Cohesion metrics

Cohesion metrics measure how well the methods of a class are related to each other. A cohesive class performs one function. A non-cohesive class performs two or more unrelated functions. A non-cohesive class may need to be restructured into two or more smaller classes.

The assumption behind the following cohesion metrics is that methods are related if they work on the same class-level variables. Methods are unrelated if they work on different variables altogether. In a cohesive class, methods work with the same set of variables. In a non-cohesive class, there are some methods that work on different data.

See also Object-oriented metrics

The idea of the cohesive class

A cohesive class performs one function. Lack of cohesion means that a class performs more than one function. This is not desirable. If a class performs several unrelated functions, it should be split up.

Project Analyzer supports several ways to analyze cohesion:

LCOM Lack of Cohesion of Methods

There are several LCOM Ďlack of cohesion of methodsí metrics. Project Analyzer provides 4 variants: LCOM1, LCOM2, LCOM3 and LCOM4. We recommend the use of LCOM4 for Visual Basic systems. The other variants may be of scientific interest.

LCOM4 (Hitz & Montazeri) recommended metric

LCOM4 is the lack of cohesion metric we recommend for Visual Basic programs. LCOM4 measures the number of "connected components" in a class. A connected component is a set of related methods (and class-level variables). There should be only one such a component in each class. If there are 2 or more components, the class should be split into so many smaller classes.

Which methods are related? Methods a and b are related if:

  1. they both access the same class-level variable, or
  2. a calls b, or b calls a.

After determining the related methods, we draw a graph linking the related methods to each other. LCOM4 equals the number of connected groups of methods.

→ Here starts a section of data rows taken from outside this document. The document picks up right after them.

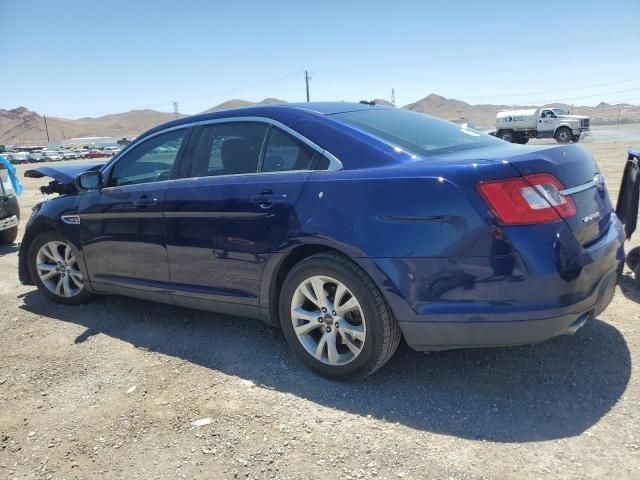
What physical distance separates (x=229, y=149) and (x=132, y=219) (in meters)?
1.04

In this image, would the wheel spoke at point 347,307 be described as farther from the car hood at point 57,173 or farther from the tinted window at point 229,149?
the car hood at point 57,173

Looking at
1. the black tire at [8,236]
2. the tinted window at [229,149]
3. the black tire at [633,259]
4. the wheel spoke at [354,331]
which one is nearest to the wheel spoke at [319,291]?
the wheel spoke at [354,331]

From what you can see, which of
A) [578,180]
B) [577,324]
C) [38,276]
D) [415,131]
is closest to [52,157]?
[38,276]

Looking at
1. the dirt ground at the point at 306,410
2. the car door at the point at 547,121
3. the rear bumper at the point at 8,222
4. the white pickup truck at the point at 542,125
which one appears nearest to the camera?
the dirt ground at the point at 306,410

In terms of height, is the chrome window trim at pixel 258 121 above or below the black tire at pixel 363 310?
above

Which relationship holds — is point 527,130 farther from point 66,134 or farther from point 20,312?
point 66,134

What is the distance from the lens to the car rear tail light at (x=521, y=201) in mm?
2504

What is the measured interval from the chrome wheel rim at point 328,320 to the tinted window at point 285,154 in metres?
0.71

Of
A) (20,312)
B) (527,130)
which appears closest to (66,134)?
(527,130)

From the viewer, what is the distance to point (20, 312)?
4.82 metres

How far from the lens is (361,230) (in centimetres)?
281

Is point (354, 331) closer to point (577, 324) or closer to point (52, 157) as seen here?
point (577, 324)

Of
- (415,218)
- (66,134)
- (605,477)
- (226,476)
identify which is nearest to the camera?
(605,477)

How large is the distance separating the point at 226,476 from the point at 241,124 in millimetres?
2206
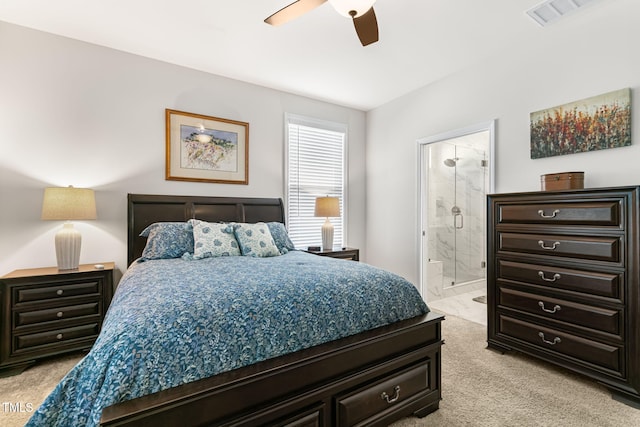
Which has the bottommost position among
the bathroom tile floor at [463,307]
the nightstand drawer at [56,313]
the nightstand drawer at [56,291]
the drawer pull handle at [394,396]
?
the bathroom tile floor at [463,307]

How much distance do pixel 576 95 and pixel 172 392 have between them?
139 inches

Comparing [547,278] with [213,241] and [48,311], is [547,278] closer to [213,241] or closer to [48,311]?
[213,241]

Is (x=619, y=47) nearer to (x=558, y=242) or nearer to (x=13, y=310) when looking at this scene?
(x=558, y=242)

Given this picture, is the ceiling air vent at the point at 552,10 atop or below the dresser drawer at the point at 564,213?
atop

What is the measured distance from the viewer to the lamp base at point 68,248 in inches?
104

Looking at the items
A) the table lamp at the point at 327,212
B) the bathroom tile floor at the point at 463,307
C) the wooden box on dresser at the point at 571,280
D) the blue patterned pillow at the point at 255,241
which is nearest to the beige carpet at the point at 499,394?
the wooden box on dresser at the point at 571,280

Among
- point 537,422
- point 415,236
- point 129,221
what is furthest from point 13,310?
point 415,236

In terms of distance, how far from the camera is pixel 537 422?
181cm

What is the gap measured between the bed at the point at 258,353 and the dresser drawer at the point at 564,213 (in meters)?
1.29

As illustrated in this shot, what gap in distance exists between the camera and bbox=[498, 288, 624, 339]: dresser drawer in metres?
2.08

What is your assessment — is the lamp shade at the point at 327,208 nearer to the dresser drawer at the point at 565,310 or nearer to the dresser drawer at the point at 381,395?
the dresser drawer at the point at 565,310

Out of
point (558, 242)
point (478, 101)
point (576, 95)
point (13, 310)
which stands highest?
point (478, 101)

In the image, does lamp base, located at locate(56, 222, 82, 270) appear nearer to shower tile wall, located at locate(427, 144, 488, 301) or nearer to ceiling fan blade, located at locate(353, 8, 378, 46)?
ceiling fan blade, located at locate(353, 8, 378, 46)

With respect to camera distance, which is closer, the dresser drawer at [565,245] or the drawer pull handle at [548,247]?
the dresser drawer at [565,245]
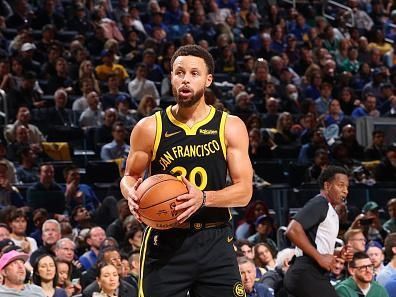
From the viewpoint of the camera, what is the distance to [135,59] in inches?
732

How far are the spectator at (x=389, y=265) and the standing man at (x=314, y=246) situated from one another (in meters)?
2.27

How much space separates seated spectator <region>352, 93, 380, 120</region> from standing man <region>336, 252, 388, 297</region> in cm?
880

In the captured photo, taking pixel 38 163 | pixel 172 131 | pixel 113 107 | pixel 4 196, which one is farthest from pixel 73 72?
pixel 172 131

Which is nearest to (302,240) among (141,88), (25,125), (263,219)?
(263,219)

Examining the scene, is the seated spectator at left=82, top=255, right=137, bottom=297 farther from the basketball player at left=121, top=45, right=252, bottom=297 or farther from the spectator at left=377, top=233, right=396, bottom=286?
the basketball player at left=121, top=45, right=252, bottom=297

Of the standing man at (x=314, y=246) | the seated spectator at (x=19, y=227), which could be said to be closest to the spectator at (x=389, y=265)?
the standing man at (x=314, y=246)

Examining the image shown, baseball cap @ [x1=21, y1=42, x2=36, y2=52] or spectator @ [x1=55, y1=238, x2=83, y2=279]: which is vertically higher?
baseball cap @ [x1=21, y1=42, x2=36, y2=52]

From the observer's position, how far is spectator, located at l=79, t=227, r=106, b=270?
11.7 m

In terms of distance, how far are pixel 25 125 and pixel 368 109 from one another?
6.80 metres

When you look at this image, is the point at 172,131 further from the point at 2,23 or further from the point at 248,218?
the point at 2,23

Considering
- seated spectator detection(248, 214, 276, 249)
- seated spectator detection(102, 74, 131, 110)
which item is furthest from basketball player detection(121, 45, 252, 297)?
seated spectator detection(102, 74, 131, 110)

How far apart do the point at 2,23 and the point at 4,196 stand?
5.76 metres

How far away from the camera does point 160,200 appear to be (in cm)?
545

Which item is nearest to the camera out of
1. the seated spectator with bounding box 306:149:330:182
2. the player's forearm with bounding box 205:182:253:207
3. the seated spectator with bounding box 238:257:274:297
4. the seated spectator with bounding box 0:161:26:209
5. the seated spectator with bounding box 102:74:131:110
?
the player's forearm with bounding box 205:182:253:207
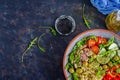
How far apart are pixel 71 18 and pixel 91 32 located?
10 cm

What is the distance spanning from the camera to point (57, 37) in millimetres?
1485

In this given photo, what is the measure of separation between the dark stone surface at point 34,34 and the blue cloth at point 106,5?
0.03 metres

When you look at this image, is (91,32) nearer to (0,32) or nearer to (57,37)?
(57,37)

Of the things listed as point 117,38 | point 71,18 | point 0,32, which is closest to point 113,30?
point 117,38

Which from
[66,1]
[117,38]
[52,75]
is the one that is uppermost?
[66,1]

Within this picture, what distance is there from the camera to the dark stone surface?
1480 mm

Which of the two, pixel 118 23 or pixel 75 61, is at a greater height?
pixel 118 23

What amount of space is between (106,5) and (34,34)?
264mm

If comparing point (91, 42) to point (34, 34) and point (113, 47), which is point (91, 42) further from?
point (34, 34)

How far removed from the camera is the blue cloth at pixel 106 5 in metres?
1.46

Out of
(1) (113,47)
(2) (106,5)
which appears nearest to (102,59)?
(1) (113,47)

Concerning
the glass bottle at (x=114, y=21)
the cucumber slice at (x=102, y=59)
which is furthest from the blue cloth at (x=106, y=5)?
the cucumber slice at (x=102, y=59)

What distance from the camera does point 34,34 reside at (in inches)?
58.7

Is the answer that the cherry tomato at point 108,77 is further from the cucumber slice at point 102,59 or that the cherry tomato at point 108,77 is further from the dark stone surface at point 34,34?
the dark stone surface at point 34,34
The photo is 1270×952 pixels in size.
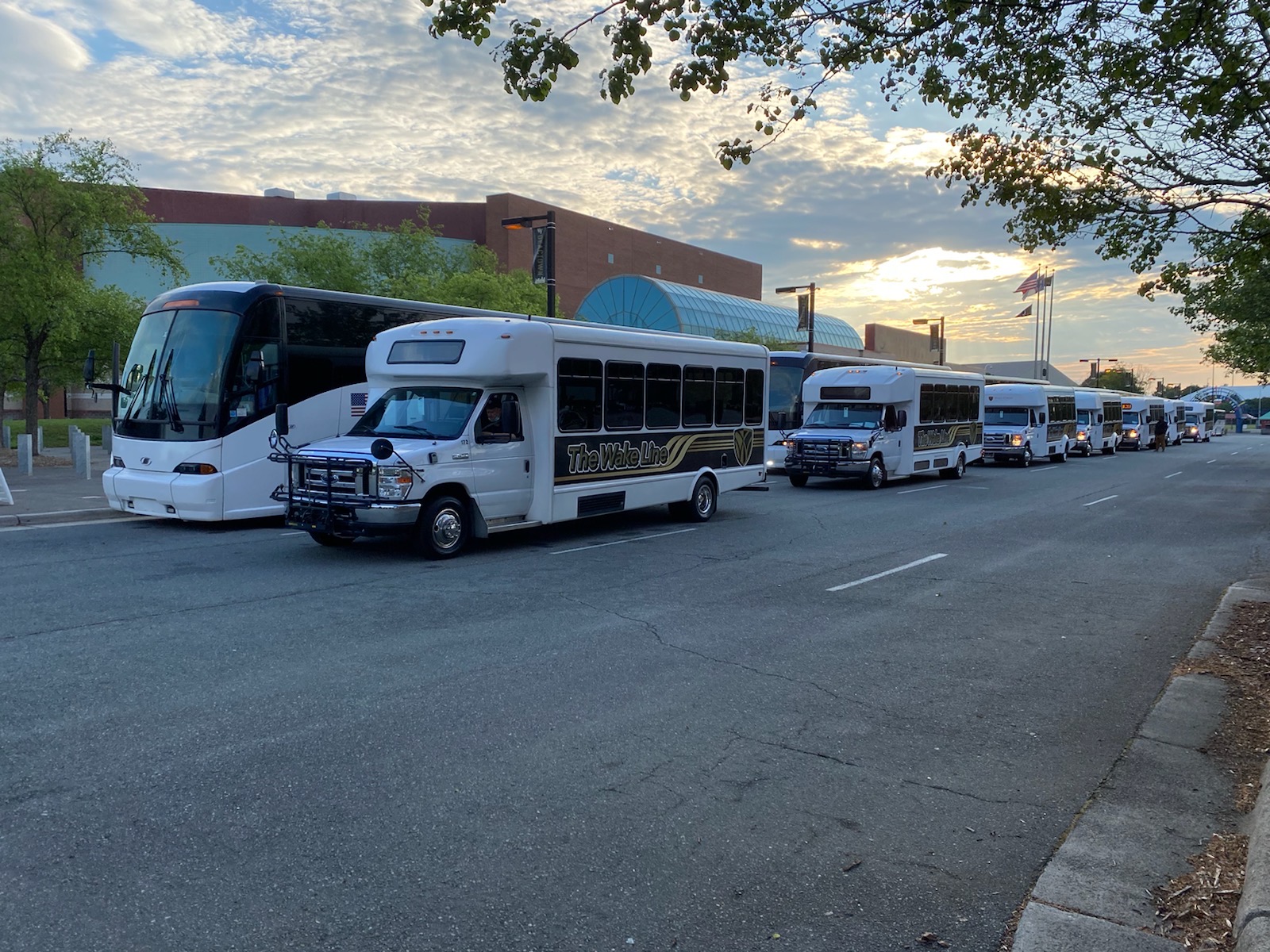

LCOM4 lack of cohesion example

The example on the left shows a class consisting of methods A through E and variables x and y. A calls B and B accesses x. Both C and D access y. D calls E, but E doesn't access any variables.

This class consists of 2 unrelated components (LCOM4=2). You could split it as {A, B, x} and {C, D, E, y}.

In the example on the right, we made C access x to increase cohesion.

Now the class consists of a single component (LCOM4=1). It is a cohesive class.

It is to be noted that UserControls as well as VB.NET forms and web pages frequently report high LCOM4 values. Even if the value exceeds 1, it does not often make sense to split the control, form or web page as it would affect the user interface of your program. — The explanation with UserControls is that they store information in the the underlying UserControl object. The explanation with VB.NET is the form designer generated code that you cannot modify.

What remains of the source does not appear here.